The following models are supported:
- `Sesame/CSM-1B`
- `MegaTTS3`
- `SparkAudio/Spark-TTS-0.5B`
- `Zyphra/Zonos-v0.1-transformer`
- `microsoft/speecht5_tts`
- `Kokoro` (English and Spanish only)
- `suno/bark-small` (default TTS model)
- `suno/bark`
- `facebook/mms-tts-eng` (English only)
- `facebook/mms-tts-deu` (German only)
- `facebook/mms-tts-fra` (French only)
- `facebook/mms-tts-spa` (Spanish only)
- `facebook/mms-tts-swe` (Swedish only)

## Installation

To install `str2speech`, first make sure you have `pip` installed, then run:

```sh
pip install str2speech
```

## Usage

### Command Line
Run the script via the command line:

```sh
str2speech --text "Hello, world!" --output hello.wav
```

### Options
- `--text` (`-t`): The text to convert to speech.
- `--file` (`-f`): A file containing text to convert to speech.
- `--voice` (`-v`): The voice preset to use (optional, defaults to a predefined voice).
- `--output` (`-o`): The output `.wav` file name (optional, defaults to `output.wav`).
- `--model` (`-m`): The TTS model to use (optional, defaults to `suno/bark-small`).
- `--speed` (`-s`): The speed of the speech (optional, defaults to 1.0).
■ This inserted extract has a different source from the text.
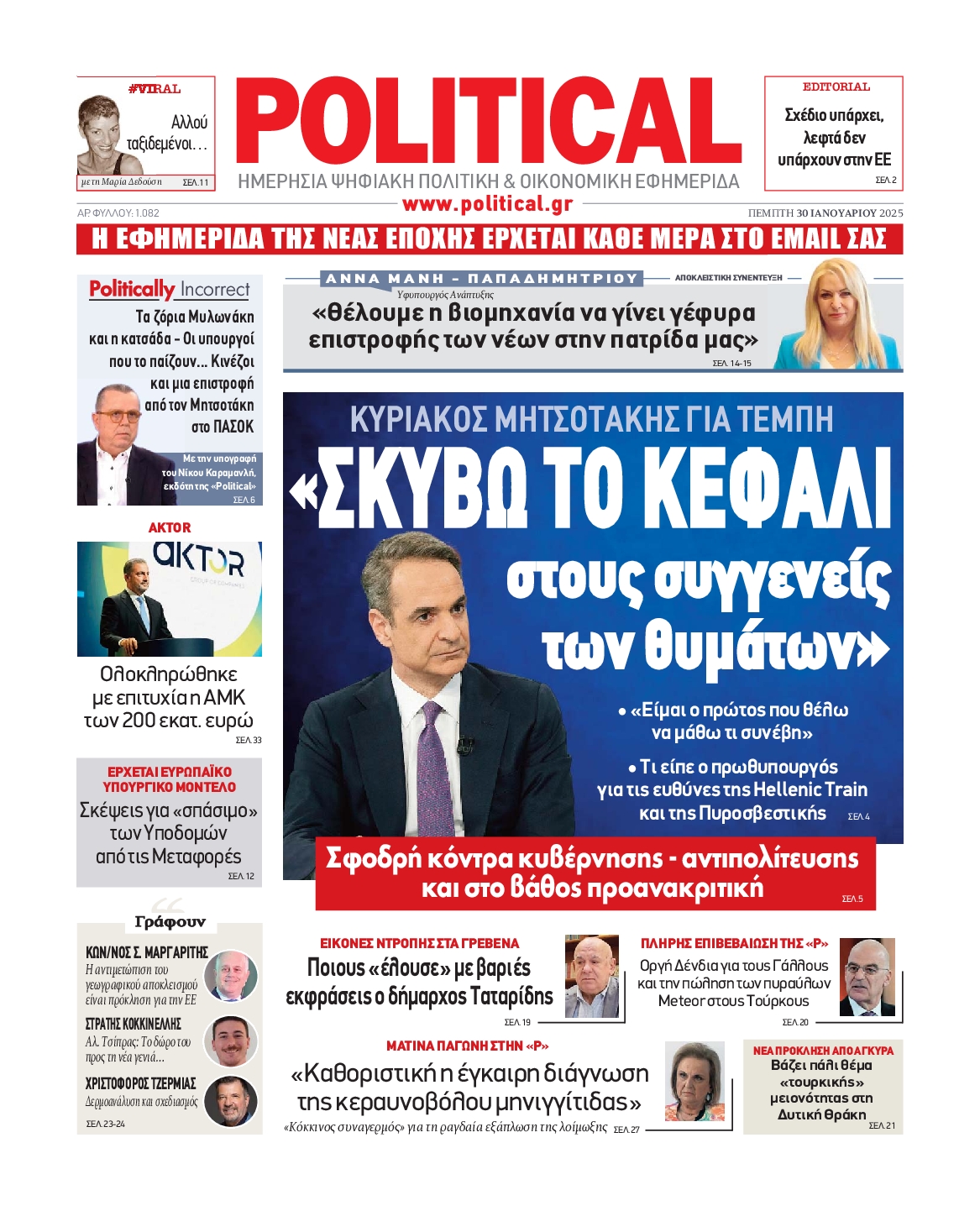 Πρωτοσέλιδο εφημερίδας POLITICAL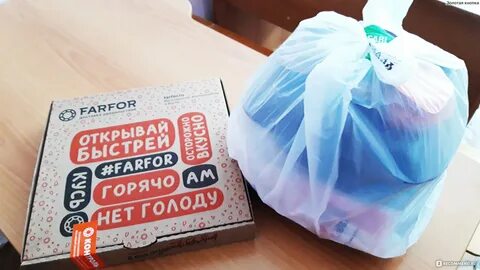 Фарфор стерлитамак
Supported only by Kokoro TTS currently.

Example:
```sh
str2speech --file input.txt --output speech.wav --model suno/bark
```

## API Usage

You can also use `str2speech` as a Python module:

```python
from str2speech.speaker import Speaker

speaker = Speaker()
speaker.text_to_speech("Hello, this is a test.", "test.wav")
```

## Tested With These Dependencies
- `transformers==4.49.0`
- `torch==2.5.1+cu124`
- `numpy==1.26.4`
- `scipy==1.13.1`

## License
This project is licensed under the GNU General Public License v3 (GPLv3).